_RECORDS TO PROCESS_:
.....
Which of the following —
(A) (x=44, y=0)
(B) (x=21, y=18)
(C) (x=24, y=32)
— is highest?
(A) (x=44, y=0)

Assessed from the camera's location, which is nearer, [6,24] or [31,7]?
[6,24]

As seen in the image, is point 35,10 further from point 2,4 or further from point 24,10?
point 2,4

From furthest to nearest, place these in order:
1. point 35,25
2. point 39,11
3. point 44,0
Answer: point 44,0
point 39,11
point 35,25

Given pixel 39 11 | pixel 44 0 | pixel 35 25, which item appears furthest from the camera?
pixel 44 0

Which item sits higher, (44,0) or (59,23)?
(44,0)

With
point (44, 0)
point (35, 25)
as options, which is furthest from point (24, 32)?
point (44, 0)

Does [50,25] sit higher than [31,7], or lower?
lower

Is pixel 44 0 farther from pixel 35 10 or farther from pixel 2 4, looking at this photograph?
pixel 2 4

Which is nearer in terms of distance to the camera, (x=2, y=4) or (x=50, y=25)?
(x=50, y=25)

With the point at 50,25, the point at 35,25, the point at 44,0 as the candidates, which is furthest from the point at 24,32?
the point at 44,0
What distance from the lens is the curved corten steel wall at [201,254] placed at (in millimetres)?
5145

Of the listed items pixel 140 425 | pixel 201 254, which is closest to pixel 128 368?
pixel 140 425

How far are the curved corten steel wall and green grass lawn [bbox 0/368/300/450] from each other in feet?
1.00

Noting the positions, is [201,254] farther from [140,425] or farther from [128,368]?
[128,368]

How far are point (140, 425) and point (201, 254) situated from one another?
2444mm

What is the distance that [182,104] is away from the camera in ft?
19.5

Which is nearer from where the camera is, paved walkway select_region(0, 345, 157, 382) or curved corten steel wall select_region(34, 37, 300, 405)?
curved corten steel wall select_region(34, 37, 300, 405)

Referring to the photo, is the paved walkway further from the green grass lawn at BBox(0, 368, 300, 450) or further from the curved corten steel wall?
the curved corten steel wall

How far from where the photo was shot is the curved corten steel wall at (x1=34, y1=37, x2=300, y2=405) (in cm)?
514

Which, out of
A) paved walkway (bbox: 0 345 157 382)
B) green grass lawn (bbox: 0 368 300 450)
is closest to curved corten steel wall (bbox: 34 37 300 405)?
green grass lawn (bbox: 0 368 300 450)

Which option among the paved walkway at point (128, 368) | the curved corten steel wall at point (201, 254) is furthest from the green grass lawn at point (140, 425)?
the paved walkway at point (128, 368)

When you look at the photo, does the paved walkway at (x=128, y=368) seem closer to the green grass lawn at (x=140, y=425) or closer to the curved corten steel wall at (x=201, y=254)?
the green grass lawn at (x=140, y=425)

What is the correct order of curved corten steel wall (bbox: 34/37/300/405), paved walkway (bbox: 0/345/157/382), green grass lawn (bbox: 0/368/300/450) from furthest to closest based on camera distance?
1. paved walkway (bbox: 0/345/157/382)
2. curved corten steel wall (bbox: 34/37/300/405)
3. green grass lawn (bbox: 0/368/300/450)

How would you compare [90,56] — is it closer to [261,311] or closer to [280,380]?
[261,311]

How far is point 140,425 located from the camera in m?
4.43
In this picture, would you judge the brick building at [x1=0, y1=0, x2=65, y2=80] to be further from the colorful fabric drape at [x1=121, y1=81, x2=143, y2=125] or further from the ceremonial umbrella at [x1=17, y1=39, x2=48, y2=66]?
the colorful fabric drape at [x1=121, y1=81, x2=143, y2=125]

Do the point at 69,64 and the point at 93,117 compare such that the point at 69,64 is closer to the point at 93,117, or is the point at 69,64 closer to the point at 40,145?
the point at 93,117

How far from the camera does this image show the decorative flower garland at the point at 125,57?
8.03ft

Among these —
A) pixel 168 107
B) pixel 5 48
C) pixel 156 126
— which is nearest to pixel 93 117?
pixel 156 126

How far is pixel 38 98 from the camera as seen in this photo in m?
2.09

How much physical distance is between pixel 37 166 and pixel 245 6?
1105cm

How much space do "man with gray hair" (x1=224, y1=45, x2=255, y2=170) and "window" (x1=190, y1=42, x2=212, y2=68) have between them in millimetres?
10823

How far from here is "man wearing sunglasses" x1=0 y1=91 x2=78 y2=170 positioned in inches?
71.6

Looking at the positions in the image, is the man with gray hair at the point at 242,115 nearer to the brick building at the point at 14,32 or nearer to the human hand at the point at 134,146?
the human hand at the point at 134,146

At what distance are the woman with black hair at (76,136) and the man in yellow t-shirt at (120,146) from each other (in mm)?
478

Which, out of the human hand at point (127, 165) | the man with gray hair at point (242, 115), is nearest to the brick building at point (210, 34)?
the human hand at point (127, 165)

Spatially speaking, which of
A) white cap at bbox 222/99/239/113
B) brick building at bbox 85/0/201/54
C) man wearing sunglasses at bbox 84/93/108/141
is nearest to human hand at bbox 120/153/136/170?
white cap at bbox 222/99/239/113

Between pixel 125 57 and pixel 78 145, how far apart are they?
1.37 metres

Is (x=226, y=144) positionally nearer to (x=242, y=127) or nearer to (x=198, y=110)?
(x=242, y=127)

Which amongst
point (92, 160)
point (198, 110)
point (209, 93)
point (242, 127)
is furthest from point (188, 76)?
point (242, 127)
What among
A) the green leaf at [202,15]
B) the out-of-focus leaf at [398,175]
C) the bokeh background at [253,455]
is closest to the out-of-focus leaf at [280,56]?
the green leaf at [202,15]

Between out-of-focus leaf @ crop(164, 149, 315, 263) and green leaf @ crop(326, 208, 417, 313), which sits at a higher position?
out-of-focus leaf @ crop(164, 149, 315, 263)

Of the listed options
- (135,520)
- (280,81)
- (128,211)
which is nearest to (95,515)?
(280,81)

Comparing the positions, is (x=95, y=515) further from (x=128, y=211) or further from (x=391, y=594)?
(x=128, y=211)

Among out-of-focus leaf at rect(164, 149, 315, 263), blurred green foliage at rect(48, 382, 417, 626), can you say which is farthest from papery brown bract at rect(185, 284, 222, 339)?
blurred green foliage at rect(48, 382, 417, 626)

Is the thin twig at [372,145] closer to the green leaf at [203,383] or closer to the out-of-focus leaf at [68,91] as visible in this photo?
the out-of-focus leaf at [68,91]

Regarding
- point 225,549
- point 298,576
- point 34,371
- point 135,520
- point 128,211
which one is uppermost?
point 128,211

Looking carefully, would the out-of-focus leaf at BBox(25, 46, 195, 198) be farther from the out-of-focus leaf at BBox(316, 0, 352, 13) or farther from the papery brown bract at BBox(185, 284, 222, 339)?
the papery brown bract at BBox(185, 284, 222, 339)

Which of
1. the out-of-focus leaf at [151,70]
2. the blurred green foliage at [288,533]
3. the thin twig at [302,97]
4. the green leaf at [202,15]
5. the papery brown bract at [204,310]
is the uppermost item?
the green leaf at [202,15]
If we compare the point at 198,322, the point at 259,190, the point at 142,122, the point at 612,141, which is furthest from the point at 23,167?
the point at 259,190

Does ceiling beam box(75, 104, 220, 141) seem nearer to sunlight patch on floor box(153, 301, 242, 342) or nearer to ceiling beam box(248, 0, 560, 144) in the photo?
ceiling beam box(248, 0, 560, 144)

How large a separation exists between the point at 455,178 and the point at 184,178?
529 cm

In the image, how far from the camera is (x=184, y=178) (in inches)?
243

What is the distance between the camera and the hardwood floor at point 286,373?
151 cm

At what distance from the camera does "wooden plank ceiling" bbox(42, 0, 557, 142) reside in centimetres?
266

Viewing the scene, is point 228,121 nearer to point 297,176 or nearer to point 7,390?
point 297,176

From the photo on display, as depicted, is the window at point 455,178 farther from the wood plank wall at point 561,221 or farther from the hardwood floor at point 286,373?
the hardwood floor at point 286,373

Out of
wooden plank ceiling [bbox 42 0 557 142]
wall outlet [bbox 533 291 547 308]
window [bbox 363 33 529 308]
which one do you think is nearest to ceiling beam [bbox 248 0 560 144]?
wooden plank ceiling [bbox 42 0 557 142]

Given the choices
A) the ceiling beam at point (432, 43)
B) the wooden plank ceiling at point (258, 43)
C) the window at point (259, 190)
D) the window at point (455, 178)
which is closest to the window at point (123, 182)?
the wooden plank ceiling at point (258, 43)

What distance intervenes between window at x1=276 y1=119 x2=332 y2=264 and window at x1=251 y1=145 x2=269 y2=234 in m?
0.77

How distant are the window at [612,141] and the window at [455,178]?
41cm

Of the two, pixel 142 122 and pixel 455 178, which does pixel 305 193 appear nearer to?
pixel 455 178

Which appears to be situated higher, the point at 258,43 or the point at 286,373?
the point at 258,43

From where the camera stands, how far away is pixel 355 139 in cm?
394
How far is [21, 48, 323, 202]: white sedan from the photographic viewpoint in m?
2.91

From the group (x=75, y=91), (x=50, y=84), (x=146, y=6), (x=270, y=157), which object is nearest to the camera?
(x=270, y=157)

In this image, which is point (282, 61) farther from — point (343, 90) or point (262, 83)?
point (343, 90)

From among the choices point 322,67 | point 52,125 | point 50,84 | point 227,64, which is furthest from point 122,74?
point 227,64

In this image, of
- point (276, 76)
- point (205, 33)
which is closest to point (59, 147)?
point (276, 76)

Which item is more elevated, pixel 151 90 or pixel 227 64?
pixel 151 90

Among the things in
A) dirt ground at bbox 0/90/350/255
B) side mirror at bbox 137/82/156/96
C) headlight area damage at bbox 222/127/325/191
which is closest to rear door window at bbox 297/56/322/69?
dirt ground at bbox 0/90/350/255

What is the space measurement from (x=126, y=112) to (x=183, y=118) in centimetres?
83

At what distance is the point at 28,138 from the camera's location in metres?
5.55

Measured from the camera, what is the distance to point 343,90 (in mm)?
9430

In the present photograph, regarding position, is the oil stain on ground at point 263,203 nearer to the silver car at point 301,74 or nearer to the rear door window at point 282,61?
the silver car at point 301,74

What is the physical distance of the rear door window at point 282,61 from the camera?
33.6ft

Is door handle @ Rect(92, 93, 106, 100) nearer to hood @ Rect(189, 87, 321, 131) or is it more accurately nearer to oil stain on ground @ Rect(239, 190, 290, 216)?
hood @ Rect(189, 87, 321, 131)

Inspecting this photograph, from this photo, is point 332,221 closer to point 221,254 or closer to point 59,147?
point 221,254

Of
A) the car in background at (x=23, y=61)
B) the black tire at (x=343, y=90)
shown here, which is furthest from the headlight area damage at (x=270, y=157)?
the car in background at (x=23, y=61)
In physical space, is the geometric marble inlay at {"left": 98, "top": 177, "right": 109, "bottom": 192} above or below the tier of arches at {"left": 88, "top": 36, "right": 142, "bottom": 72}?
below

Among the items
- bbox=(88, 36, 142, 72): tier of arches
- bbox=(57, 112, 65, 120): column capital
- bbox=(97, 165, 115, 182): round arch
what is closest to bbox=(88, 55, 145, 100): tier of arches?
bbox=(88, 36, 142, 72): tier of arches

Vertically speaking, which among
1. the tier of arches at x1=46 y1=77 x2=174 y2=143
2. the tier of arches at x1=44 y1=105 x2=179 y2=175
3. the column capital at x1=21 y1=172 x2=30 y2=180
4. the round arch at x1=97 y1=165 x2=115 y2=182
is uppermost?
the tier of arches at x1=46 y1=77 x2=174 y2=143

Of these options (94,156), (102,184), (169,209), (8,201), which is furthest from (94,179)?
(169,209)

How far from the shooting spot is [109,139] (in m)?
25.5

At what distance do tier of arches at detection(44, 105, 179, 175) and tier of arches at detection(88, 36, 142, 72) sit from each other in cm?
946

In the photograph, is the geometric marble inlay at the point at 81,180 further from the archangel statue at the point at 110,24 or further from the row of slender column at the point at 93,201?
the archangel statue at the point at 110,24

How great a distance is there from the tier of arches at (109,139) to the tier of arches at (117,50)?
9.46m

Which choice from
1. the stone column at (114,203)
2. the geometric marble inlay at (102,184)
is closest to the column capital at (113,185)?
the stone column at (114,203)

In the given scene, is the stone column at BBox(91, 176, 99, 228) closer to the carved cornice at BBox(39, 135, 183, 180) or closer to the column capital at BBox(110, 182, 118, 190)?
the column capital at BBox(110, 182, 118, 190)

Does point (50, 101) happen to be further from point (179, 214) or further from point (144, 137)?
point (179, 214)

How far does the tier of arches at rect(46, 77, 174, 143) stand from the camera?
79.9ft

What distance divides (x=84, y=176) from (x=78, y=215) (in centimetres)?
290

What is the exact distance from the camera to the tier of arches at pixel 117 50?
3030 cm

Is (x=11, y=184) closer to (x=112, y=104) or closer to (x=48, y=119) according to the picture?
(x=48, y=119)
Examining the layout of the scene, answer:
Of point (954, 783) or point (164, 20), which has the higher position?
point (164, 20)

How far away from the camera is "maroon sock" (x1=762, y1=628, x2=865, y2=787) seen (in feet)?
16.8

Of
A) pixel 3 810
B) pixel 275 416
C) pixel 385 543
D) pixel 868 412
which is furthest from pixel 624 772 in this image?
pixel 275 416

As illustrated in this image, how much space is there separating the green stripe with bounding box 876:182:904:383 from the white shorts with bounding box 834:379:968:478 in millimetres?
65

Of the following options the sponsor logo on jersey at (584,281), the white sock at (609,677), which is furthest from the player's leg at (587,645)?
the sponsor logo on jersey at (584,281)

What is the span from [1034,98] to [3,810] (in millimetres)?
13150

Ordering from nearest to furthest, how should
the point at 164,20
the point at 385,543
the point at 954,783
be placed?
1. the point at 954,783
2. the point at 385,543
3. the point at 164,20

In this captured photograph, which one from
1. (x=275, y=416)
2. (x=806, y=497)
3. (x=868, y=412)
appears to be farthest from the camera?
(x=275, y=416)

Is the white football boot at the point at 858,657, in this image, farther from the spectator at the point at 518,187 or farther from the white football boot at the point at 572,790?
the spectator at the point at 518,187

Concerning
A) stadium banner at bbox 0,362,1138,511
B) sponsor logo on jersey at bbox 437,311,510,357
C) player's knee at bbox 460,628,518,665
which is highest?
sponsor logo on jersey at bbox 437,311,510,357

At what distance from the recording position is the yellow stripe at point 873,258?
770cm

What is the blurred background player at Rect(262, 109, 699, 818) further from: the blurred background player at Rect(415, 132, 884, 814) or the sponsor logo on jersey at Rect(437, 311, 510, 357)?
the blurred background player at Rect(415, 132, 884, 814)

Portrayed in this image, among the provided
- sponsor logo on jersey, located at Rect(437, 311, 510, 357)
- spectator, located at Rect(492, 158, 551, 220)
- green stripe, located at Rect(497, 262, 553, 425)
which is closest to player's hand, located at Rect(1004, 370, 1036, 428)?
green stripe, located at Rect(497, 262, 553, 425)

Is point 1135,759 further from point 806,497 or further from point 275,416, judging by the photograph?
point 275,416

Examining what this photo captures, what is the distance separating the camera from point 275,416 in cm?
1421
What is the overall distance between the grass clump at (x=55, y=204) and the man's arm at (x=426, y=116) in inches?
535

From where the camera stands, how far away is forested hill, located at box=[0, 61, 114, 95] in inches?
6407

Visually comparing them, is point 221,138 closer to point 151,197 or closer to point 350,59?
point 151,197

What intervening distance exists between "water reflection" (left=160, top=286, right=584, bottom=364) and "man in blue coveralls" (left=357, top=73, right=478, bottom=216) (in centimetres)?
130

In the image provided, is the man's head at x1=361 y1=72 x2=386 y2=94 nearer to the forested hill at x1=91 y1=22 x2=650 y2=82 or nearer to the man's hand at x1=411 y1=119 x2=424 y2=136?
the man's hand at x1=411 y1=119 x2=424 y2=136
.....
_SET TASK_: Everything from the line containing "Is point 1135,759" through the final line of the listing, inclusive, must be reproduced exactly; leave out the rest.

_EXERCISE RESPONSE_:
Is point 1135,759 further from point 806,497 or further from point 275,416, judging by the photograph?
point 275,416

Examining what this photo captures, what is the distance separating the camera from point 275,416 in cm?
1421
What is the overall distance between the grass clump at (x=55, y=204) and the man's arm at (x=426, y=116) in inches?
535

From where the camera stands, how far away is forested hill, located at box=[0, 61, 114, 95] in inches?
6407

Visually comparing them, is point 221,138 closer to point 151,197 or closer to point 350,59?
point 151,197

What intervening distance exists between "water reflection" (left=160, top=286, right=584, bottom=364) and "man in blue coveralls" (left=357, top=73, right=478, bottom=216) (in centimetres)?
130

In the image provided, is the man's head at x1=361 y1=72 x2=386 y2=94 nearer to the forested hill at x1=91 y1=22 x2=650 y2=82 or nearer to the man's hand at x1=411 y1=119 x2=424 y2=136?
the man's hand at x1=411 y1=119 x2=424 y2=136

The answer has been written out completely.